▸ **THE REQUEST**: Repeat the stretch of rows from the line containing "What choice from" through the line containing "A: point 447,196", leaving the pictures out of your answer.

[Some records]

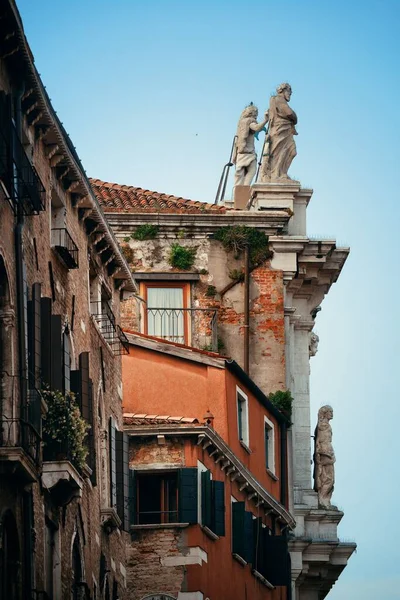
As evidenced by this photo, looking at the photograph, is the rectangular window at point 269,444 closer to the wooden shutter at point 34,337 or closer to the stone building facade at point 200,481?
the stone building facade at point 200,481

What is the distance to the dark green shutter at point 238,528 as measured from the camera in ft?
156

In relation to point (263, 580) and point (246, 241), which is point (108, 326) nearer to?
point (263, 580)

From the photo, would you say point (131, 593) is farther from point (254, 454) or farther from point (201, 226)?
point (201, 226)

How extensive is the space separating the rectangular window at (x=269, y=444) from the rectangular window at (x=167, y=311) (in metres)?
3.64

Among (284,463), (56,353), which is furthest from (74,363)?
(284,463)

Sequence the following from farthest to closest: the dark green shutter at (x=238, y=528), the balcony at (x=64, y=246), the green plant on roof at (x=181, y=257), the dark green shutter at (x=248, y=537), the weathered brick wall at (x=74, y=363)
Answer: the green plant on roof at (x=181, y=257)
the dark green shutter at (x=248, y=537)
the dark green shutter at (x=238, y=528)
the balcony at (x=64, y=246)
the weathered brick wall at (x=74, y=363)

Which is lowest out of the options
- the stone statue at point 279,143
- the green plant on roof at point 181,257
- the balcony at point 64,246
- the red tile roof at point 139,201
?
the balcony at point 64,246

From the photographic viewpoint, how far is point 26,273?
104 feet

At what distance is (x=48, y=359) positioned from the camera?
3247 cm

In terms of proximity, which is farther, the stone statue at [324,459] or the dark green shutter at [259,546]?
the stone statue at [324,459]

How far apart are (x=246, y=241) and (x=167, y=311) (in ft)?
8.98

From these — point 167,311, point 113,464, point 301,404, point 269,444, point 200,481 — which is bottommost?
point 200,481

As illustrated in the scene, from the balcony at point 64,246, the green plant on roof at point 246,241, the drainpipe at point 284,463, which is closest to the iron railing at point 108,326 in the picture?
the balcony at point 64,246

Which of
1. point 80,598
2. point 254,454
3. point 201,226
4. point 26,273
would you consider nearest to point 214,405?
point 254,454
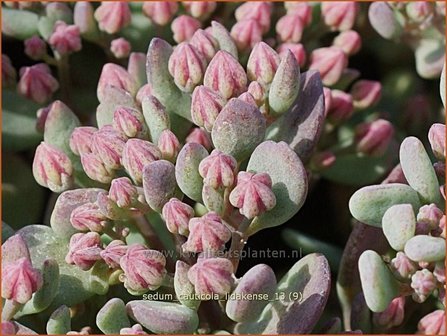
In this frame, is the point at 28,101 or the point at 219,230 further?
the point at 28,101

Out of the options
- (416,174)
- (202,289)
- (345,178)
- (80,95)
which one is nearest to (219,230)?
(202,289)

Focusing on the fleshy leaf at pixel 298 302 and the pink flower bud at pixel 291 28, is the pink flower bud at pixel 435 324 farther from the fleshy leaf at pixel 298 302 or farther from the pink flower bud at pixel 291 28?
the pink flower bud at pixel 291 28

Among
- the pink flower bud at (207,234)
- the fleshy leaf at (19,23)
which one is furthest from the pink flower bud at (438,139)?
the fleshy leaf at (19,23)

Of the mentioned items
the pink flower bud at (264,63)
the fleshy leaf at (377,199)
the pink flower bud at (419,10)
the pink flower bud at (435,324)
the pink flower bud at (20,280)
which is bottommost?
the pink flower bud at (435,324)

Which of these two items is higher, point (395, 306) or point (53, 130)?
point (53, 130)

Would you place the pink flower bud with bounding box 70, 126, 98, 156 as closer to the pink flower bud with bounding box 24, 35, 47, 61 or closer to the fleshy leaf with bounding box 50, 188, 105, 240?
the fleshy leaf with bounding box 50, 188, 105, 240

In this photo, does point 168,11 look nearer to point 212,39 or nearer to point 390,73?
point 212,39

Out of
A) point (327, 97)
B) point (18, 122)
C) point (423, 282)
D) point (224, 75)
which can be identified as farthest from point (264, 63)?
point (18, 122)

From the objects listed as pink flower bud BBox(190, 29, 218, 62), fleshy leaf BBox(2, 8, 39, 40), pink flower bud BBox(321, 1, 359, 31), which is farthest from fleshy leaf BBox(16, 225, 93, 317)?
pink flower bud BBox(321, 1, 359, 31)
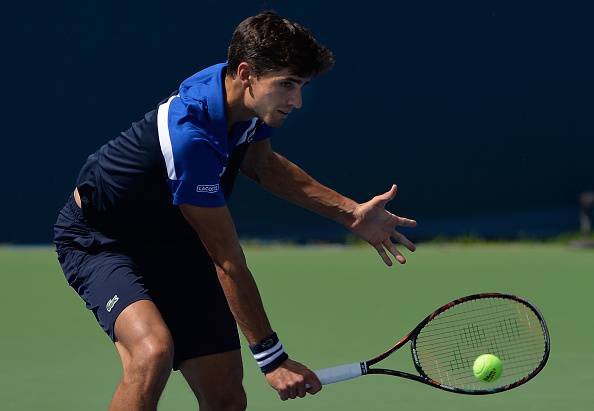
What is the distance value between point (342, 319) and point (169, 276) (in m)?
2.59

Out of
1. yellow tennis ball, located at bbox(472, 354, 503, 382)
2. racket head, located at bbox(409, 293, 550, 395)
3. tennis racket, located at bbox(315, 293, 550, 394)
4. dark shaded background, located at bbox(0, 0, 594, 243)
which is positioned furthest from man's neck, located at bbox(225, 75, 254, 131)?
dark shaded background, located at bbox(0, 0, 594, 243)

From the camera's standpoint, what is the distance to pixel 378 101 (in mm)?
8719

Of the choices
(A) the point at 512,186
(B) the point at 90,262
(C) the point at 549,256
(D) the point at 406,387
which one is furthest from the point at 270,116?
(A) the point at 512,186

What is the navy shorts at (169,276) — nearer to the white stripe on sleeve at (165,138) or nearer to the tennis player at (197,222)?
the tennis player at (197,222)

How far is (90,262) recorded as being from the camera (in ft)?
11.0

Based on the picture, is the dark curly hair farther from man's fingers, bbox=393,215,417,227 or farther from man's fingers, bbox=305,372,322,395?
man's fingers, bbox=305,372,322,395

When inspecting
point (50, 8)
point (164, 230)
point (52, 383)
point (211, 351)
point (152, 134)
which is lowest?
point (52, 383)

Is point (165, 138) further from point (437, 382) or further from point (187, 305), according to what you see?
point (437, 382)

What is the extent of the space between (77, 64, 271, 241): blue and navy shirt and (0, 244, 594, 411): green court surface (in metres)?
1.09

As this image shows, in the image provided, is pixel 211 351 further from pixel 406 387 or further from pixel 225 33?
pixel 225 33

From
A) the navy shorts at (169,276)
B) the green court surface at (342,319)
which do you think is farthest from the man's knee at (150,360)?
the green court surface at (342,319)

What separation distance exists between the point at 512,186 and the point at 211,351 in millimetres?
5638

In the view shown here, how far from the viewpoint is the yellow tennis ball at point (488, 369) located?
12.3ft

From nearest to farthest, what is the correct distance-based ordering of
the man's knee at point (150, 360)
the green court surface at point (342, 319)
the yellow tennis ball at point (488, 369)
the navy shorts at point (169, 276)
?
the man's knee at point (150, 360) < the navy shorts at point (169, 276) < the yellow tennis ball at point (488, 369) < the green court surface at point (342, 319)
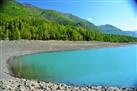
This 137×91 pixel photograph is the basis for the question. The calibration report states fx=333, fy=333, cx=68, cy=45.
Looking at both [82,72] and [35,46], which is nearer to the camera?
[82,72]

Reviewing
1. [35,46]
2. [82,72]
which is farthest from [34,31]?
[82,72]

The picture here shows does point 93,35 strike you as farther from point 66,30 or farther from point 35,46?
point 35,46

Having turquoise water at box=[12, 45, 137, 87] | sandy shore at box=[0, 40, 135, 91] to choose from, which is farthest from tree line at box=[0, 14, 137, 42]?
turquoise water at box=[12, 45, 137, 87]

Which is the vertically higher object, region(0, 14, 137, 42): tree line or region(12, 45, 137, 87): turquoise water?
region(0, 14, 137, 42): tree line

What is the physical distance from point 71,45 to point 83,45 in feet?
14.3

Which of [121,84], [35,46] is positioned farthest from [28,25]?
[121,84]

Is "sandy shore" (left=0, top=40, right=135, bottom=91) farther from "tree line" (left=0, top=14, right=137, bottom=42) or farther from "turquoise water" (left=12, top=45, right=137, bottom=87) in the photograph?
"turquoise water" (left=12, top=45, right=137, bottom=87)

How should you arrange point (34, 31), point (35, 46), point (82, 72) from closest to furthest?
point (82, 72)
point (35, 46)
point (34, 31)

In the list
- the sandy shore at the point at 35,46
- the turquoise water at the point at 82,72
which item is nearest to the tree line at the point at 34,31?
the sandy shore at the point at 35,46

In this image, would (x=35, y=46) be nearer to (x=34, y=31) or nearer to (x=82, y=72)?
(x=34, y=31)

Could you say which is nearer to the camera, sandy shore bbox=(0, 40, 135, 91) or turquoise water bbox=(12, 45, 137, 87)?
turquoise water bbox=(12, 45, 137, 87)

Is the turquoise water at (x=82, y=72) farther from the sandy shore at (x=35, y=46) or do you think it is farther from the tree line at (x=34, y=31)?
the tree line at (x=34, y=31)

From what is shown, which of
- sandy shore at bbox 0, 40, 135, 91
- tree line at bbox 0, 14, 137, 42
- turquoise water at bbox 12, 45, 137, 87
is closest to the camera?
turquoise water at bbox 12, 45, 137, 87

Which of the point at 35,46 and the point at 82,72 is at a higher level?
the point at 35,46
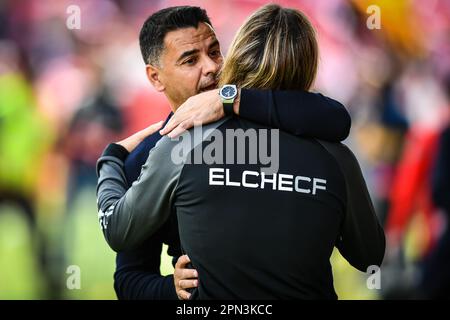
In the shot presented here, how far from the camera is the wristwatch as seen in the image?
1560 mm

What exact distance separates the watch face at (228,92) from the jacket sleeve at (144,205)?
17cm

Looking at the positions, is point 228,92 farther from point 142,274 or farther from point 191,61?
point 142,274

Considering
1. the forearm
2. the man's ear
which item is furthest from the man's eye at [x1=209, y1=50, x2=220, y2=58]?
the forearm

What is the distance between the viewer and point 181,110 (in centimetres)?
165

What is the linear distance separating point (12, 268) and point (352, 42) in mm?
2375

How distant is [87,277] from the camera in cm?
381

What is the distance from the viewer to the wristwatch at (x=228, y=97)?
156cm

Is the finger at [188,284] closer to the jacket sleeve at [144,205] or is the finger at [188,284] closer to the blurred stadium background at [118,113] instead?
the jacket sleeve at [144,205]

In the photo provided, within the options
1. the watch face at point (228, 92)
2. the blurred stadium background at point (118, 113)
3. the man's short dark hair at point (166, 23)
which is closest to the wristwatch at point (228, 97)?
the watch face at point (228, 92)

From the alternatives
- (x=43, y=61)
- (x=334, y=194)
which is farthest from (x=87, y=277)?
(x=334, y=194)

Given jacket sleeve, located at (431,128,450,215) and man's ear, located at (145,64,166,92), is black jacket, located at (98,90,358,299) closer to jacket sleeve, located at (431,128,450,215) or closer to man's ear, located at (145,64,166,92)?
man's ear, located at (145,64,166,92)

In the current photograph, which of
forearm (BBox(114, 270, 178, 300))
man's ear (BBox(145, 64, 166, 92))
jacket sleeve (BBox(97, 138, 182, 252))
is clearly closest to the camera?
jacket sleeve (BBox(97, 138, 182, 252))

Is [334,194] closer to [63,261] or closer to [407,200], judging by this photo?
[407,200]

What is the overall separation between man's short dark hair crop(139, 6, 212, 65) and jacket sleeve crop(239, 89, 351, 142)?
2.04ft
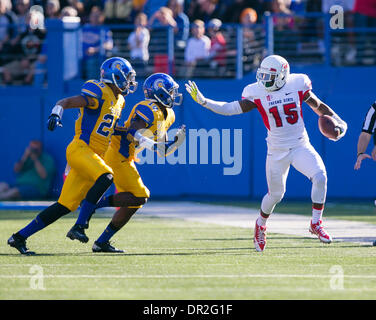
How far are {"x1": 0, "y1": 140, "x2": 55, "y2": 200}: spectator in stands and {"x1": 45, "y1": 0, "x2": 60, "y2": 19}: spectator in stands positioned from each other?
2.75 m

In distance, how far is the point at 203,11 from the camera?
1734 cm

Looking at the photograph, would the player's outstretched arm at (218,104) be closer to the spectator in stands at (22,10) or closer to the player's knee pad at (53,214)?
the player's knee pad at (53,214)

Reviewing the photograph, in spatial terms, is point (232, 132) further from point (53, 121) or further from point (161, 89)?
point (53, 121)

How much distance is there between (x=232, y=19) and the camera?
677 inches

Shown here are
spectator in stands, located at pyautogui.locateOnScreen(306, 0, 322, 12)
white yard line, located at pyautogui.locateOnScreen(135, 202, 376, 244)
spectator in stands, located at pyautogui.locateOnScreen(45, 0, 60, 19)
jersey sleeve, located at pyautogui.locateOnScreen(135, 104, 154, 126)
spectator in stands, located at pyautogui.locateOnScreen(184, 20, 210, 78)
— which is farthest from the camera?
spectator in stands, located at pyautogui.locateOnScreen(45, 0, 60, 19)

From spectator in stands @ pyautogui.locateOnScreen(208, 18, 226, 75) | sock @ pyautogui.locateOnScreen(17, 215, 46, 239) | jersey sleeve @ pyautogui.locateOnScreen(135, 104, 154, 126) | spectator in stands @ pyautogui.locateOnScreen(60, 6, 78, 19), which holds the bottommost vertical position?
sock @ pyautogui.locateOnScreen(17, 215, 46, 239)

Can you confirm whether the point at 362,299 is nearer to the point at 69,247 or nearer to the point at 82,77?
the point at 69,247

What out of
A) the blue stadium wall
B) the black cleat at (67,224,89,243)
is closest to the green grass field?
the black cleat at (67,224,89,243)

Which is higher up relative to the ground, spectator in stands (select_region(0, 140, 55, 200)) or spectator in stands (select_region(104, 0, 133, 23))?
spectator in stands (select_region(104, 0, 133, 23))

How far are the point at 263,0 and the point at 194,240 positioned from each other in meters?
8.76

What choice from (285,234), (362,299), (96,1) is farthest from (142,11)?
(362,299)

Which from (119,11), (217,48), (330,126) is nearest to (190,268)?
(330,126)

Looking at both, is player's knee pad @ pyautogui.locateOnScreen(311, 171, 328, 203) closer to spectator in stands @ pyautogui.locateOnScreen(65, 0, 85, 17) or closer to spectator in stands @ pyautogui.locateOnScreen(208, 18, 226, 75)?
spectator in stands @ pyautogui.locateOnScreen(208, 18, 226, 75)

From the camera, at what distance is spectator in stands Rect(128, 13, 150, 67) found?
16297mm
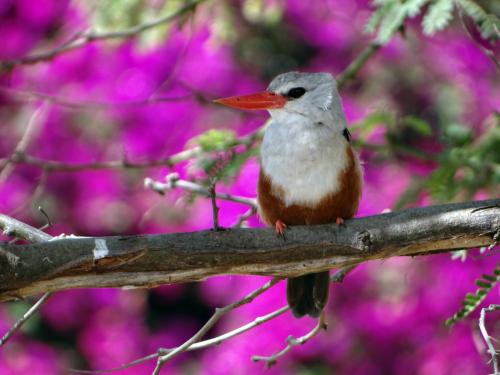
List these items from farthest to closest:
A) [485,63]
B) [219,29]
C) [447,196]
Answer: [485,63] < [219,29] < [447,196]

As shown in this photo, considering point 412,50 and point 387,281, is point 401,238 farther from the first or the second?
point 412,50

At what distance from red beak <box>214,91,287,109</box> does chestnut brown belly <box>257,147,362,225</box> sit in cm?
26

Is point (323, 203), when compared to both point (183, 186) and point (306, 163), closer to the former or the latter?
point (306, 163)

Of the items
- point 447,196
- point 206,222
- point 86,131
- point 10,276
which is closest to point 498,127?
A: point 447,196

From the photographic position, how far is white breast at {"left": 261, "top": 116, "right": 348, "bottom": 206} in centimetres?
252

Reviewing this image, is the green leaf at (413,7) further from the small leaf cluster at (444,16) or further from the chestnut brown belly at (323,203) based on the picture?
the chestnut brown belly at (323,203)

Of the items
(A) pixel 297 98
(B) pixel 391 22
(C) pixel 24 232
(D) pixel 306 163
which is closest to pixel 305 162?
(D) pixel 306 163

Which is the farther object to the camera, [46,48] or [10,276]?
[46,48]

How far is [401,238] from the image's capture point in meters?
2.06

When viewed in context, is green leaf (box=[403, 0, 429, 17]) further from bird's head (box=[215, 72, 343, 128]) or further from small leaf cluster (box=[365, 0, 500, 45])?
bird's head (box=[215, 72, 343, 128])

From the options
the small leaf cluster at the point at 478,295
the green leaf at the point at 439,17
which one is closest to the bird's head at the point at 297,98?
the green leaf at the point at 439,17

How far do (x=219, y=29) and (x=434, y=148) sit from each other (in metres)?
1.56

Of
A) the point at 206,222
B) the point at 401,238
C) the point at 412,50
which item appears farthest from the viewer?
the point at 412,50

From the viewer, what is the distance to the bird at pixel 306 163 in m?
2.52
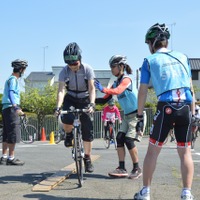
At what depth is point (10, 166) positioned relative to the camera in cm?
766

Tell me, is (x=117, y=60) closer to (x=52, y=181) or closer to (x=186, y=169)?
(x=52, y=181)

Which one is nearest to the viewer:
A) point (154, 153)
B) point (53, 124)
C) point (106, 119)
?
point (154, 153)

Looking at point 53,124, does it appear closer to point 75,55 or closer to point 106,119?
point 106,119

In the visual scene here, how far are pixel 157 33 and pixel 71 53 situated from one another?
1.75 meters

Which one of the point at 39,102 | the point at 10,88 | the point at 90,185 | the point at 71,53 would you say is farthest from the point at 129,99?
the point at 39,102

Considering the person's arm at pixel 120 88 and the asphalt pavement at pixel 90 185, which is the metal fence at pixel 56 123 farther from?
the person's arm at pixel 120 88

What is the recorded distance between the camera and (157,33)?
4.89 m

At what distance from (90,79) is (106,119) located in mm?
9197

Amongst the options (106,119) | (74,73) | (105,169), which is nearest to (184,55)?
(74,73)

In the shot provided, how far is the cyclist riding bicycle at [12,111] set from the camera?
7.91 metres

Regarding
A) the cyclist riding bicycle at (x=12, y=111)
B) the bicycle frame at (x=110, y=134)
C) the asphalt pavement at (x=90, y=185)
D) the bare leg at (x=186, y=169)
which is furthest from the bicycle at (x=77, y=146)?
the bicycle frame at (x=110, y=134)

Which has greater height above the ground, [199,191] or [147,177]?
[147,177]

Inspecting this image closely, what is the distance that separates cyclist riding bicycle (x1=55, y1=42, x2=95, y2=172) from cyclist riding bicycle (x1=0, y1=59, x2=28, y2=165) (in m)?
1.53

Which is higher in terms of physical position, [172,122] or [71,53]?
[71,53]
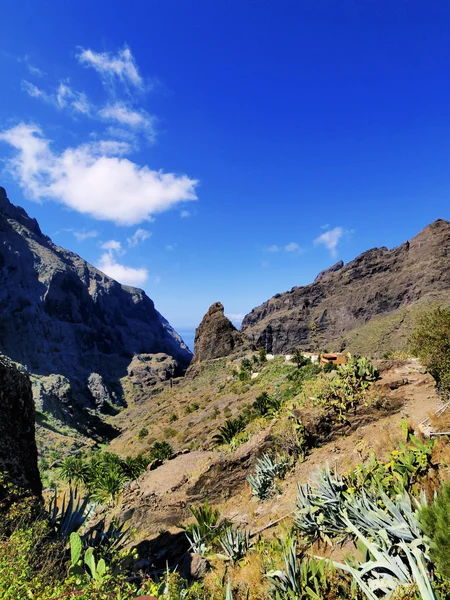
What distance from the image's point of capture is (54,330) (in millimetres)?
113688

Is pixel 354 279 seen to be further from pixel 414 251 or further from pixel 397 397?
pixel 397 397

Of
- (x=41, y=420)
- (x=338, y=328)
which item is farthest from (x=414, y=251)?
(x=41, y=420)

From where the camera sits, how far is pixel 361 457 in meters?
9.38

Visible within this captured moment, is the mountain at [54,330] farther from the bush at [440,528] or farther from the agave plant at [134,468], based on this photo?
the bush at [440,528]

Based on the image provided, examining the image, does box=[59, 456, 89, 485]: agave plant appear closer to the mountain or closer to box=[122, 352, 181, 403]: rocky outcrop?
the mountain

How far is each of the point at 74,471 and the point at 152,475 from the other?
1100 centimetres

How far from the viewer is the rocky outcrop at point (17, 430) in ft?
25.0

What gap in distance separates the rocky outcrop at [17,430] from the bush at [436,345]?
12177mm

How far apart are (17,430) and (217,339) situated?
78.3m

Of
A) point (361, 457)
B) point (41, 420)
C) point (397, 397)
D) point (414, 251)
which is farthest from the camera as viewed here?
point (414, 251)

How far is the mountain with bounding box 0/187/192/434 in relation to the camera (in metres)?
88.3

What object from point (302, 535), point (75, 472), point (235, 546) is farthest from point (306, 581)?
point (75, 472)

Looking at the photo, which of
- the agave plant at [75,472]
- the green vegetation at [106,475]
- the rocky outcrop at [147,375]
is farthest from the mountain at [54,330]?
the green vegetation at [106,475]

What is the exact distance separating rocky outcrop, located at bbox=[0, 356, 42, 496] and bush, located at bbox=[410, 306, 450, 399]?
12177mm
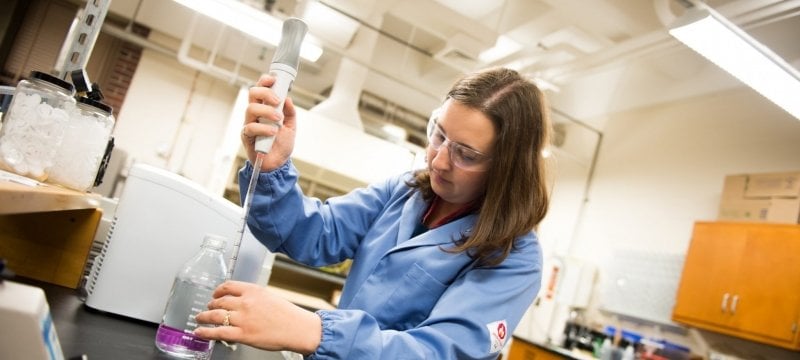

▸ **TASK RESULT**:
What choice from (285,234), (362,299), (96,1) is farthest from (142,11)?
(362,299)

Which from (119,11), (217,48), (330,126) is nearest to (190,268)?
(330,126)

Looking at both, is player's knee pad @ pyautogui.locateOnScreen(311, 171, 328, 203) closer to spectator in stands @ pyautogui.locateOnScreen(65, 0, 85, 17) or closer to spectator in stands @ pyautogui.locateOnScreen(208, 18, 226, 75)?
spectator in stands @ pyautogui.locateOnScreen(208, 18, 226, 75)

From the camera, at what distance is spectator in stands Rect(128, 13, 150, 67) found?
16297mm
List these items from farthest to closest:
A) [485,63]
B) [219,29]
C) [447,196]
Answer: [485,63] < [219,29] < [447,196]

As shown in this photo, considering point 412,50 and point 387,281, is point 401,238 farther from the first or the second?
point 412,50

At what distance from red beak <box>214,91,287,109</box> does chestnut brown belly <box>257,147,362,225</box> sit in cm?
26

Is point (323, 203), when compared to both point (183, 186) and point (306, 163), closer to the former or the latter?
point (306, 163)

Of the items
- point 447,196
- point 206,222
- point 86,131
- point 10,276
which is closest to point 498,127?
A: point 447,196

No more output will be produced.